Apesar de sua sólida posição financeira, a Meta anunciou esta semana que demitirá 5% de seus funcionários para reduzir “equipes não essenciais” e se concentrar no “avanço da IA”. As demissões, como muitas outras no setor de tecnologia, não são motivadas por dificuldades financeiras ou por uma pressão genuína relacionada à automação, mas sim por uma escolha estratégica de reestruturar contratos e enfraquecer a posição dos trabalhadores. A Meta pode fazer esses cortes devido ao seu enorme poder econômico e político, que a protege da disciplina de mercado e social e lhe permite impor um novo regime de acumulação sobre sua força de trabalho.

Sob o pretexto da inevitabilidade tecnológica, as empresas estão usando o boom da IA para reescrever o contrato social — demitindo funcionários, recontratando-os com salários mais baixos, intensificando a carga de trabalho e normalizando a precariedade. Em resumo, são escolhas políticas disfarçadas de necessidades técnicas; a IA não é a causa das demissões, mas sim sua justificativa.

A crescente parcela de trabalhadores de escritório que se tornam precários ou redundantes devido ao impulso tecnológico do capital forma uma nova população excedente ou um contingente de trabalhadores descartáveis e com mobilidade social descendente, utilizados para pressionar os salários para baixo e normalizar a insegurança. Eles não são externos ao capitalismo, mas sim internos à sua reprodução.

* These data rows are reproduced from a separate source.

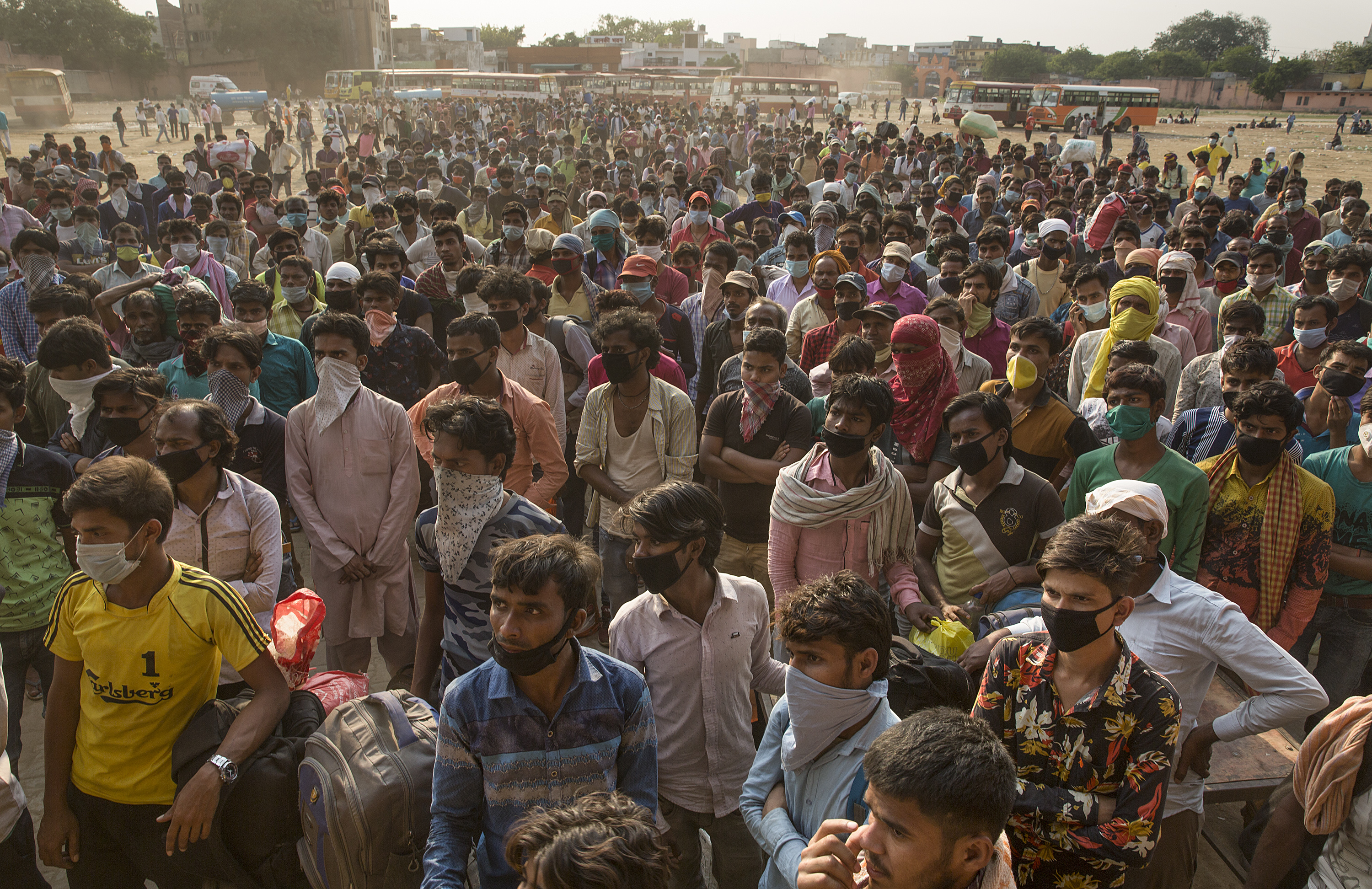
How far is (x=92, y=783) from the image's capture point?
264cm

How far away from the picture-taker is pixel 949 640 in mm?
3039

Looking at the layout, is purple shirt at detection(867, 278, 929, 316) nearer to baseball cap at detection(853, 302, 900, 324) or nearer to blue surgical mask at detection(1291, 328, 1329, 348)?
baseball cap at detection(853, 302, 900, 324)

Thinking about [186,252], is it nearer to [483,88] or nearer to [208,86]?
[483,88]

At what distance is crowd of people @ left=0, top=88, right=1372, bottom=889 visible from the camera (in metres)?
2.14

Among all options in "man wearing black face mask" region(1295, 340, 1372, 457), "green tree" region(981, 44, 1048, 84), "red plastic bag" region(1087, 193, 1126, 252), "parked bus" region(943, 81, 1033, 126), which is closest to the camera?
"man wearing black face mask" region(1295, 340, 1372, 457)

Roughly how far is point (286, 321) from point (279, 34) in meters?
72.5

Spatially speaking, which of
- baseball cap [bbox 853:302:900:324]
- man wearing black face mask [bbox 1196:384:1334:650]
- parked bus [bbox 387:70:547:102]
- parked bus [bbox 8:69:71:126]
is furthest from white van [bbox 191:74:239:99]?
man wearing black face mask [bbox 1196:384:1334:650]

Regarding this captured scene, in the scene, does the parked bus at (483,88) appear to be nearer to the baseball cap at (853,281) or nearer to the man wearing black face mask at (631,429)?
the baseball cap at (853,281)

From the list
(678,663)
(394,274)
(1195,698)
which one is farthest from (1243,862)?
(394,274)

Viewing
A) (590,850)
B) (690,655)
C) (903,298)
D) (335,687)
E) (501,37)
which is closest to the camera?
(590,850)

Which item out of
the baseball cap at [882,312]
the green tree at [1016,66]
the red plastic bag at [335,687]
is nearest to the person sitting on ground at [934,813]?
the red plastic bag at [335,687]

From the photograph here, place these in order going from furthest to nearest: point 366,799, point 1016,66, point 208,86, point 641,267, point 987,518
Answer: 1. point 1016,66
2. point 208,86
3. point 641,267
4. point 987,518
5. point 366,799

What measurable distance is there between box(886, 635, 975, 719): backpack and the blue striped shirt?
82 cm

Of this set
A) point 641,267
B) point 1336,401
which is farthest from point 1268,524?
point 641,267
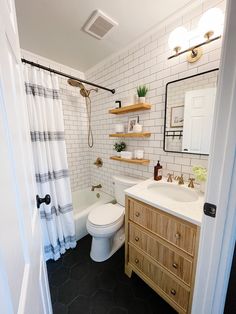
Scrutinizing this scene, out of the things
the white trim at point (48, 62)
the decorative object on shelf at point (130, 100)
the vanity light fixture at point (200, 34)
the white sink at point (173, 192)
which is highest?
the white trim at point (48, 62)

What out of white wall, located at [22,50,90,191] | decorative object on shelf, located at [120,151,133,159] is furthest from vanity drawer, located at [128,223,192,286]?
white wall, located at [22,50,90,191]

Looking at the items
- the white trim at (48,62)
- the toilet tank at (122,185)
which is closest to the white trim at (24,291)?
the toilet tank at (122,185)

A recomendação frequente de que os trabalhadores devem se “requalificar” ou ficarão para trás fornece uma justificativa moral e ideológica para ataques ao movimento trabalhista. Mas os efeitos da reorganização impulsionada pela IA também serão sentidos pela maioria dos trabalhadores que não perderão seus empregos graças à nova tecnologia. Isso ocorre porque a reorganização gerencial sob o pretexto de melhoria tecnológica pressiona os trabalhadores a realizar tarefas em menos tempo, assumir novas tarefas ou absorver as tarefas dos demitidos, tudo isso pelo mesmo salário.

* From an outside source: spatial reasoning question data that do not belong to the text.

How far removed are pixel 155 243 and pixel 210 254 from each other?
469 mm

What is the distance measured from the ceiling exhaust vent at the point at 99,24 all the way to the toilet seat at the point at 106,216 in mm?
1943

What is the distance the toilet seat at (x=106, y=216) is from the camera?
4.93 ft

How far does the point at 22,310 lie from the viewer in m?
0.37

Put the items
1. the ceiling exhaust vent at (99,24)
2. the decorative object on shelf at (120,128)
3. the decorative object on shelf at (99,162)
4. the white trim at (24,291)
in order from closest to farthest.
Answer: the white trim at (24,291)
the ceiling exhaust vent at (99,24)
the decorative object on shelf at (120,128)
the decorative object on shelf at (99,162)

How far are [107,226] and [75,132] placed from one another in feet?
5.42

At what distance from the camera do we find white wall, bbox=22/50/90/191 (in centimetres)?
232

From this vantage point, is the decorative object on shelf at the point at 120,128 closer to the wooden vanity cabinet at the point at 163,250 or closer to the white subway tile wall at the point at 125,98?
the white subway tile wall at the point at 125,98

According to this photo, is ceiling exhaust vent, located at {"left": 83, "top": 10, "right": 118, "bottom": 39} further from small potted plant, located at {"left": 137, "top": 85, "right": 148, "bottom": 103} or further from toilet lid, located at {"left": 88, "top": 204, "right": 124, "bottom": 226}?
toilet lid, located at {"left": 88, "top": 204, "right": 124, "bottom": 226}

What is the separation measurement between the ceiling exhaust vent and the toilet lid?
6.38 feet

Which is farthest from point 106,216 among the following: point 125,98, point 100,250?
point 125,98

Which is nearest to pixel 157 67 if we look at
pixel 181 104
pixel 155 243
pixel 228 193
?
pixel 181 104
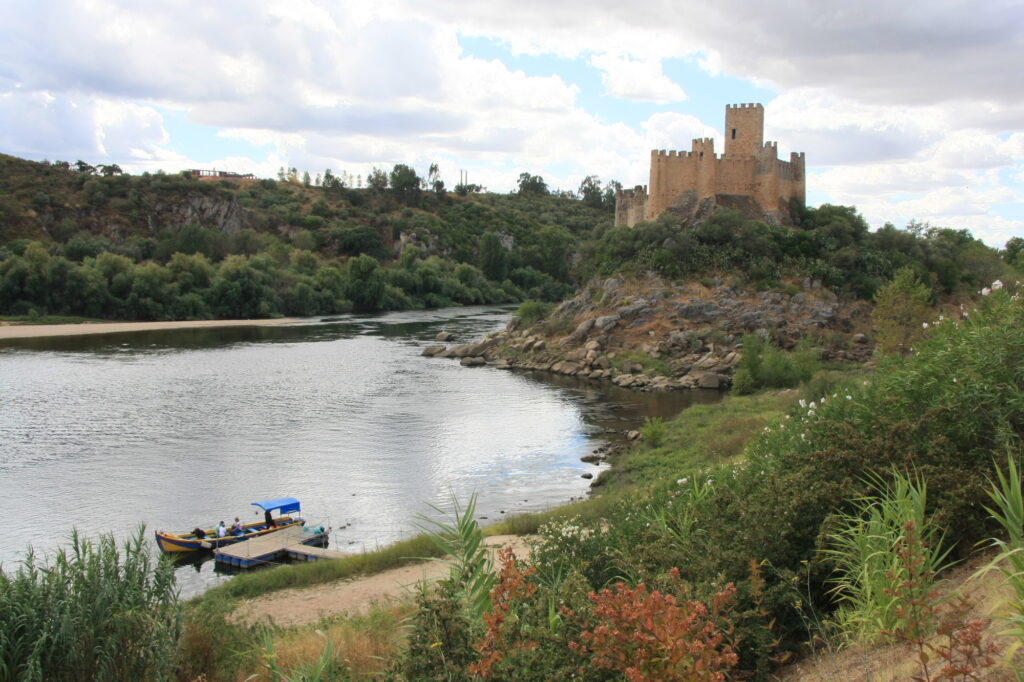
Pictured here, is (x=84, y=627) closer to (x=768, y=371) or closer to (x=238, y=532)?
(x=238, y=532)

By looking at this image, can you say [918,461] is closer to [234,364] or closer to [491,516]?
[491,516]

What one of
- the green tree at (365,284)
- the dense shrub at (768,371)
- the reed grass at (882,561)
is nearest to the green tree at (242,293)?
the green tree at (365,284)

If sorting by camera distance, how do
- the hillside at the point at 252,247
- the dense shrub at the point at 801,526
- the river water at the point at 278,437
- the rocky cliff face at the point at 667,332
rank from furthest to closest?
the hillside at the point at 252,247
the rocky cliff face at the point at 667,332
the river water at the point at 278,437
the dense shrub at the point at 801,526

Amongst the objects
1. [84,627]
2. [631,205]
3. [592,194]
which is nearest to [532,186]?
[592,194]

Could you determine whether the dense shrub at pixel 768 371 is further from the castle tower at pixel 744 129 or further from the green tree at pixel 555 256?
the green tree at pixel 555 256

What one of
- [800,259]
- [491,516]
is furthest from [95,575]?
[800,259]

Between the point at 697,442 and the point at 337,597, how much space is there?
11.5 m

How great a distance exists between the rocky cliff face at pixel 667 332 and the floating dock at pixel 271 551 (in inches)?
834

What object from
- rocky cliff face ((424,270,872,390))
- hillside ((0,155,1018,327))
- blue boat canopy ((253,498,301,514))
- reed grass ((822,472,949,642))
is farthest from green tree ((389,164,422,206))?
reed grass ((822,472,949,642))

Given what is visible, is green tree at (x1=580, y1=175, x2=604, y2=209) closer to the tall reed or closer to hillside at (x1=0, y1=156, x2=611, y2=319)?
hillside at (x1=0, y1=156, x2=611, y2=319)

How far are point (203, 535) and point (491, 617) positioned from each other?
13073 mm

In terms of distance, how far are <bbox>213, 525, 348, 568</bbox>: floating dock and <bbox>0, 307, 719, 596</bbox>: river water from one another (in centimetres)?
38

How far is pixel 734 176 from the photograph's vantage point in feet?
136

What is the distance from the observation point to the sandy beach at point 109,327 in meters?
47.0
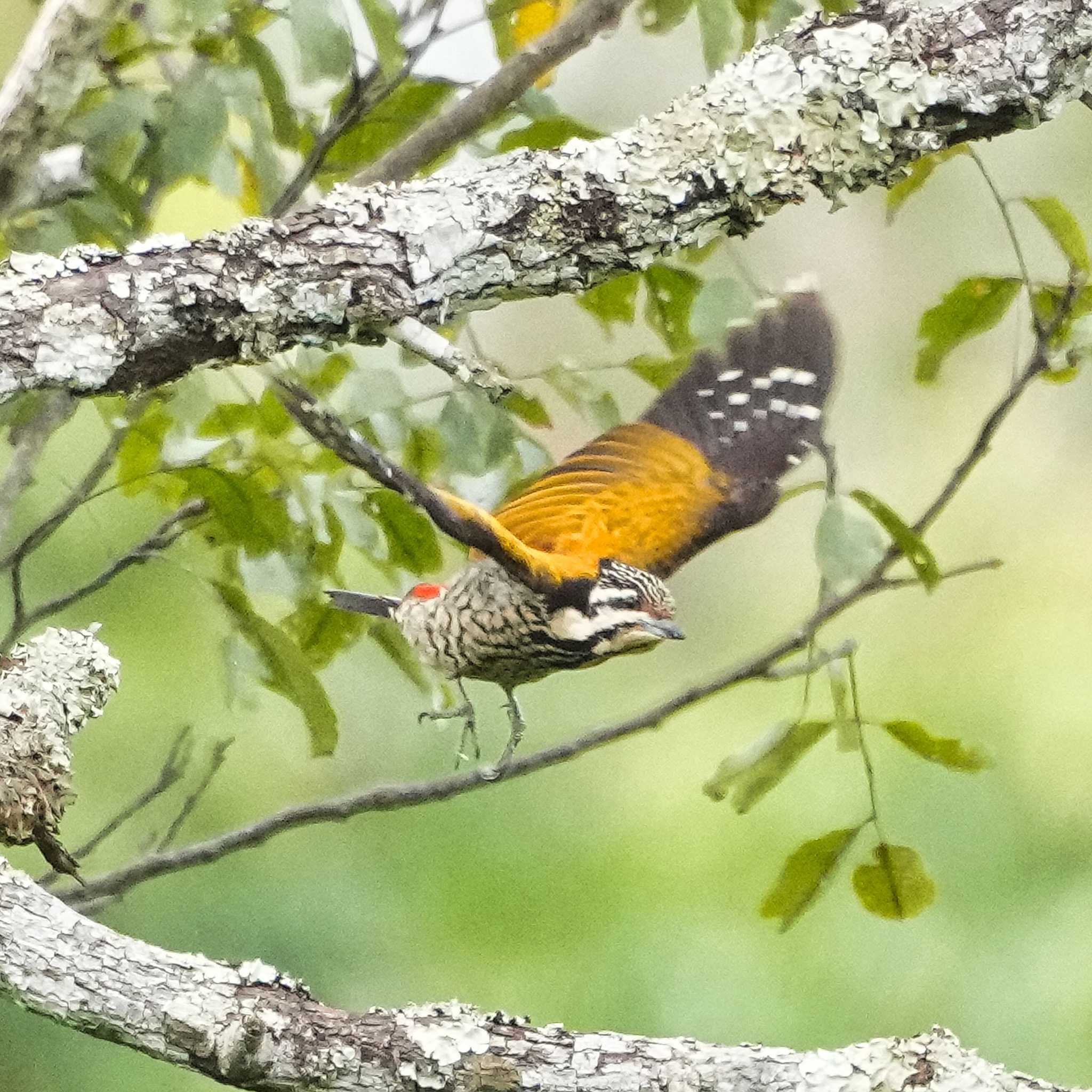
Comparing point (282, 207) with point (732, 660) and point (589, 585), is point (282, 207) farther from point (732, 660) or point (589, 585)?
point (732, 660)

Em resposta a essa pressão para extrair mais valor dos trabalhadores, os sindicatos precisam estar dispostos a contestar essas formas de reorganização. Isso significa

se organizar em torno de questões como remuneração, segurança no emprego, direitos de dados e condições de trabalho. Lutas desse tipo já estão acontecendo, lideradas por sindicatos que buscam negociação coletiva para os trabalhadores afetados pela adoção da IA.

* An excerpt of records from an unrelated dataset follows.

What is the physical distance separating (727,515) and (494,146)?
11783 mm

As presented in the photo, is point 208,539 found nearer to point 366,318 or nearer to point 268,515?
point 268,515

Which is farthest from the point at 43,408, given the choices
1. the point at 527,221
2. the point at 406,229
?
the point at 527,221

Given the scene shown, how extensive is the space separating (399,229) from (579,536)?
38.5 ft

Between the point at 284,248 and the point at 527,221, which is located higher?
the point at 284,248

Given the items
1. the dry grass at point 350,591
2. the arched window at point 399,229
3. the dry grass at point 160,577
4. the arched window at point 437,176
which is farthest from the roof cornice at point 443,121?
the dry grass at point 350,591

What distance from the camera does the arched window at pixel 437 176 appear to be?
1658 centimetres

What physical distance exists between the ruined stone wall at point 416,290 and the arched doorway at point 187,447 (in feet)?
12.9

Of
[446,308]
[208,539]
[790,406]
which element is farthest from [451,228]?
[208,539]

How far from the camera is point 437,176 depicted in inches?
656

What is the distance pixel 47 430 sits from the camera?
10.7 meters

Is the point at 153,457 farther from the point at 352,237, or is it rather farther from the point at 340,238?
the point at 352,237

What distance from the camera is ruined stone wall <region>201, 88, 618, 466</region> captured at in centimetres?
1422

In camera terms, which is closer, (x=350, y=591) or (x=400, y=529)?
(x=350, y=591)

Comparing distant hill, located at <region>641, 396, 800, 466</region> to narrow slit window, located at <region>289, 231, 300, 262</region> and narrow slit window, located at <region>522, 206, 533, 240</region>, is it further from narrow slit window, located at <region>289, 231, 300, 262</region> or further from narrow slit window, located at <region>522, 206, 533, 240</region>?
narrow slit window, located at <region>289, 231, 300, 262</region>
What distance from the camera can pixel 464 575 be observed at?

Contudo, os trabalhadores sozinhos não podem vencer essa luta. O controle da economia da IA é sustentado não apenas por monopólios privados, mas pelo próprio Estado, que apoia essas empresas por meio de subsídios, regulamentação permissiva e captura política. Combater as grandes empresas de tecnologia exigirá um projeto político para recuperar o controle democrático sobre o uso que está sendo feito dos produtos da inteligência humana.Nas palavras de Karl Marx, “O capital é trabalho morto que, como um vampiro, só vive sugando trabalho vivo, e vive mais quanto mais trabalho suga”.